ZUNÁI - Revista de poesia & debates

 

 

LITERATURA E TÉCNICA: REFLEXÕES

 

Aline Sobreira de Oliveira

 

A história da literatura, bem como da arte em geral, vem sendo traçada no Ocidente ao longo dos tempos a partir de perspectivas diversas. É possível, por exemplo, pensar o desenrolar da arte em sua relação com eventos históricos considerados marcantes, como guerras e revoluções e conquistas, tomando-se por pressuposto que tais eventos influenciaram de alguma forma a subjetividade dos sujeitos e exerceram papel temático, formal e ideológico na produção artística, bem como ajudaram a compor o horizonte de expectativas do público. Pode-se também pensar o seu desenvolvimento com foco nas suas tendências e tensões intrínsecas: ela seria um movimento que se auto-alimenta, auto-desenvolve, auto-desconstrói; neste sentido, entender-se-ia que o seu lugar é uma bolha de vidro.

Uma frutífera maneira de pensar os movimentos históricos da literatura tem sido explorada já há algum tempo, e seus “resultados” variam dos mais otimistas aos mais apocalípticos: analisar seu desenvolvimento ao longo da história em sua relação com a técnica, refletindo sobre os avanços técnicos como mais que simples suportes para a escrita.

Um dos pensadores da cultura européia que se debruçou sobre as relações entre arte e técnica e suas conseqüências foi certamente Walter Benjamin. Para Benjamin, no caso da fotografia, por exemplo, o desenvolvimento das técnicas de captação da imagem e a “profissionalização” dos fotógrafos desencadearam o que se chama de perda de aura. Somente as primeiras fotografias possuíam a aura – a propriedade que uma obra de arte tem de devolver o olhar, por assim dizer, àquele que a olha.

Benjamin também pensa nas técnicas de reprodução industrial das obras de arte, que acarretaram numa mudança de relação entre obra e homem – este deixa, pela primeira vez, de empregar a mão no trabalho de reprodução (que sempre existiu, nas figuras dos copistas, da xilogravura e da litografia e servia obviamente para a difusão da produção artística e intelectual) e as “responsabilidades artísticas mais importantes” ficam a cargo do olho. Velocidade e distanciamento. Mudanças substanciais.

Num plano mais restrito, Flora Süssekind, em O cinematógrafo de letras, tenta formar uma imagem coesa e autônoma de um período da literatura estigmatizado como pós-alguma-coisa ou pré-alguma-coisa – problema típico da análise mais tradicional da literatura, que concebe a história das manifestações literárias a partir de uma organização (crono)lógica – em sua relação com os avanços tecnológicos da época. Trata-se da produção literária desenvolvida entre fins do século XX e os vinte primeiros anos do século XX. Süssekind, ao analisar como se deu o envolvimento entre literatura e técnica deste período, tirou do limbo uma porção de escritores e obras “acanhados” entre dois gigantes da história da literatura brasileira: o Naturalismo e o Modernismo.

▸ ATIVIDADES:
1. No trecho sobre literatura e técnica, o que é a aura segundo Benjamin?
2. Escreva a continuação do trecho sobre literatura e técnica, começando após a última frase.

▸ MATERIAL APRESENTADO:

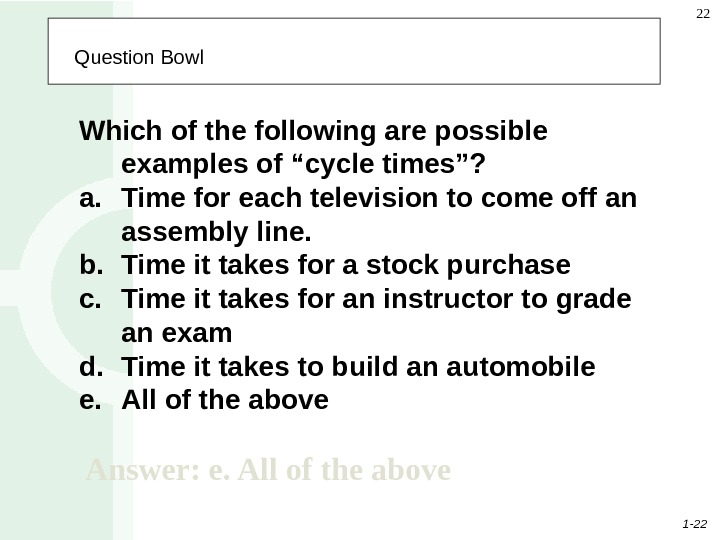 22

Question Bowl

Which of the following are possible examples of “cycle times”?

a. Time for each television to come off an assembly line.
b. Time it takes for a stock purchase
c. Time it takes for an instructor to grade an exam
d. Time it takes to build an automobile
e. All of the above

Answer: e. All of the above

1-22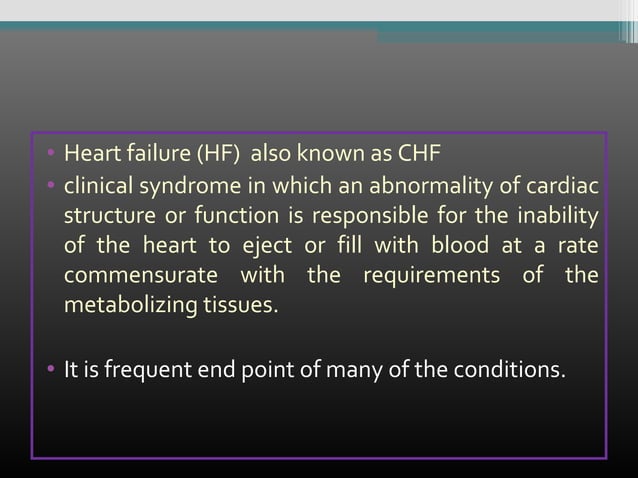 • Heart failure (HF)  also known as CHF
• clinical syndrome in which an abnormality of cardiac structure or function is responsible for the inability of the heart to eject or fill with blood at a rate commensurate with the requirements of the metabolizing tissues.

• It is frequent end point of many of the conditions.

==

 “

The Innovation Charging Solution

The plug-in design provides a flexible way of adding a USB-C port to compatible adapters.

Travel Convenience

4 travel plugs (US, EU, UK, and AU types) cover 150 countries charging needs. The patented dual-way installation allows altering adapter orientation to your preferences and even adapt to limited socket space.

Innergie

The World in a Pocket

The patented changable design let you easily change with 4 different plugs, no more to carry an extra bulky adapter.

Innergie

* * *

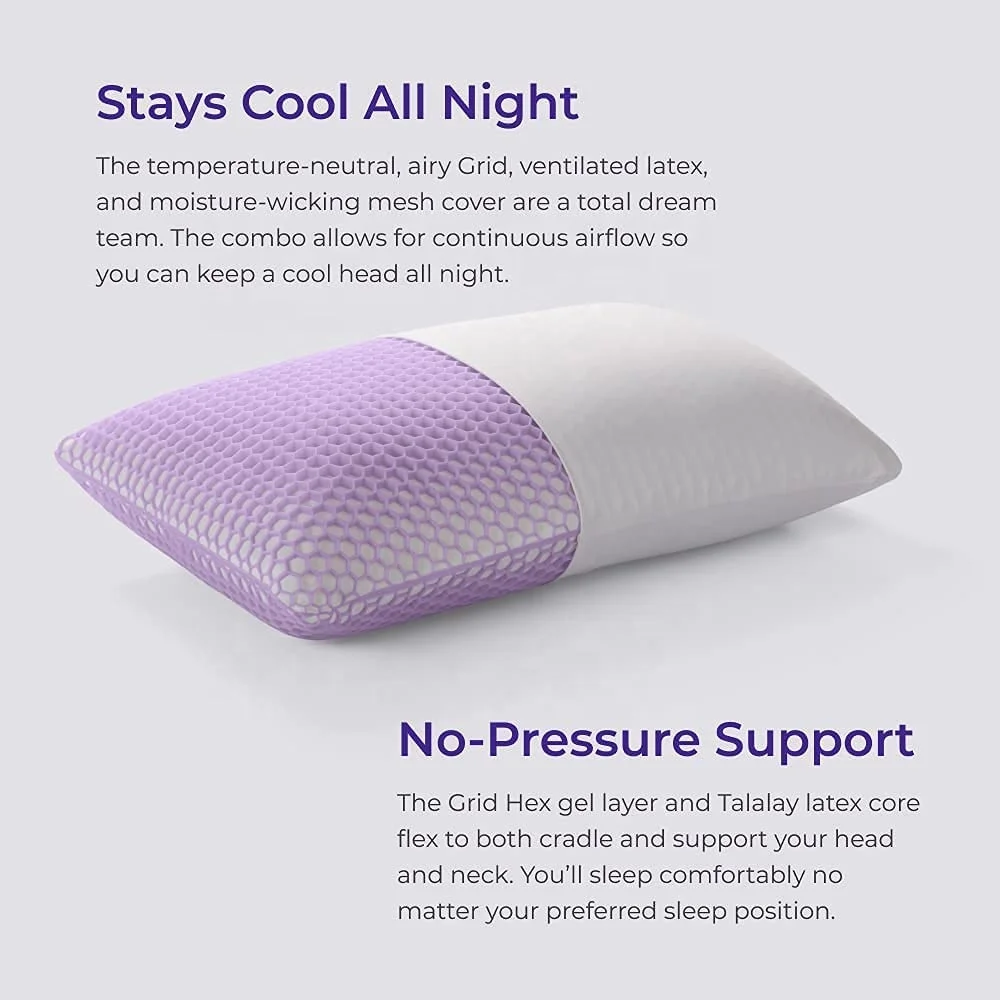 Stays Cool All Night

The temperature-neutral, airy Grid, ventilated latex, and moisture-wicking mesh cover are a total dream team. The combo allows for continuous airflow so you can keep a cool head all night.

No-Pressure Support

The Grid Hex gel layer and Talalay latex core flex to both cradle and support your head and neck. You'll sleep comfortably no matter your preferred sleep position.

▸ RESPOSTAS:
1. É a propriedade que uma obra de arte tem de devolver o olhar àquele que a olha.

2.
As observações feitas pela pesquisadora são de grande interesse para quem se aventura a estudar literatura brasileira; para ela,

Os avanços técnicos da época confrontaram-se primeiramente com a literatura no nível da representação (conteúdo);

Posteriormente, pode-se notar a presença da técnica nos processos de enformação da escrita (forma);

Os avanços técnicos não participam apenas de mudanças no que concerne aos temas e formas literários, mas alteram de certa forma a subjetividade dos sujeitos, o que acarreta numa mudança de percepção do mundo;

Os avanços técnicos não são apenas o resultado de demandas sociais, industriais, artísticas etc., mas também (e principalmente) engendram suas próprias demandas;

O que fascina nos artefatos técnicos é menos a sua funcionalidade que sua novidade;

As técnicas de reprodutibilidade de obras de arte (cinematógrafo, fonógrafo) “obrigaram” os artistas a criarem novas formas de performance como uma maneira de marcar a diferença entre a máquina e a presença.

Do livro de Süssekind aflora aquele sentimento perigoso de querer expandir um modo de pensar ao seu limite: em outras palavras, a possibilidade de traçar um desenho de toda a evolução da escrita fundida com a evolução técnica. Além de megalomaníaco e pretensioso, esse sentimento, que já deve ter acometido vários outros amantes da literatura, levaria a pesquisas que já foram desenvolvidas.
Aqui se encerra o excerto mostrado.